We got the results as a table listing all of my analyzed metrics and results of the test in columns. As the variants were artificially created, there are no significant differences between them.

### T-test for means
Similarly, we will run the tests for 2 metrics (again, by putting their column names as `metrics` argument).
This time we'll also have to specify columns that hold respective variance value for the metrics. If we don't `Analysis`
will assume that the data contains columns that have the same names as metrics but with `var_` preffix.

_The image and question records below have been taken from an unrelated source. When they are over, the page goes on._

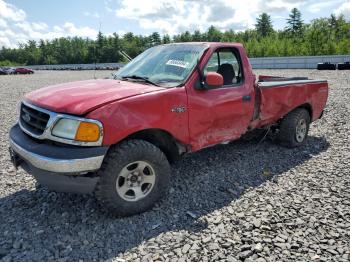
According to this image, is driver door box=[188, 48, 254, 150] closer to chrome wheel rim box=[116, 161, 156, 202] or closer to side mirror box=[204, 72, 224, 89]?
side mirror box=[204, 72, 224, 89]

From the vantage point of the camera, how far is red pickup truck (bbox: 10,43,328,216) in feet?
10.3

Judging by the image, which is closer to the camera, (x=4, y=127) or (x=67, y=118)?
(x=67, y=118)

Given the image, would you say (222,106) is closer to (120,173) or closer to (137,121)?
(137,121)

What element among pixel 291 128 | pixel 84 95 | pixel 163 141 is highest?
pixel 84 95

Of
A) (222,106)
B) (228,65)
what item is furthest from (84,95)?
(228,65)

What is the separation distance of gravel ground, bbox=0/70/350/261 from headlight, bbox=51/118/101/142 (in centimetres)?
100

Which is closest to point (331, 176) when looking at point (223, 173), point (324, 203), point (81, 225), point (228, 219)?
point (324, 203)

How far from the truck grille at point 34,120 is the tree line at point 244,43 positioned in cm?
3958

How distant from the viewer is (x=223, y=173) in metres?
4.78

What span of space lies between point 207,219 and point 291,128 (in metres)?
2.98

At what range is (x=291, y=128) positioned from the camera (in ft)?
18.8

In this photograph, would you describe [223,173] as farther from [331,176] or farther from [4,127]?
[4,127]

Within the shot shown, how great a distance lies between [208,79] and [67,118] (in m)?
1.73

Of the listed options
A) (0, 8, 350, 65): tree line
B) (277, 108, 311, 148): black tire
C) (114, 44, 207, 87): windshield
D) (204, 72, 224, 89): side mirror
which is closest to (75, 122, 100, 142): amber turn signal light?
(114, 44, 207, 87): windshield
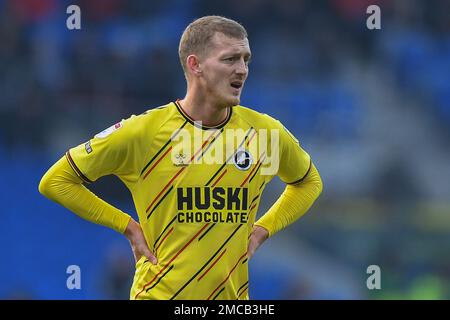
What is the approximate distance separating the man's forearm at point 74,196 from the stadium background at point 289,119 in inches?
205

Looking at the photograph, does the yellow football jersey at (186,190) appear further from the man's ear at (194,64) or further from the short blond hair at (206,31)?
the short blond hair at (206,31)

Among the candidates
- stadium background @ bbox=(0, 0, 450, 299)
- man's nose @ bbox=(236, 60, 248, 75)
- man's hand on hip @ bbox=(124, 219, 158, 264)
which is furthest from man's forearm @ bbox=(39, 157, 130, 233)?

To specify running the test for means we add one more argument `kind='mean'`.

In [4]:
metrics = ['avg_prod_clicks', 'avg_add_to_cart_clicks']
variances = ['var_prod_clicks', 'var_add_to_cart_clicks']
exp = Analysis(df=df, metrics=metrics, variances=variances, total_col='users', alpha=0.05, kind='mean')
exp.results_df

Unnamed: 0,Unnamed: 1,mean,delta,t_stat,p_val,res
avg_prod_clicks,1,"[1.9333627537511033, 1.9816439099376078]",0.024973,-2.006856,0.044772,significant!
avg_add_to_cart_clicks,1,"[2.9558797367016543, 2.8233368719037513]",-0.04484,2.321487,0.020266,significant!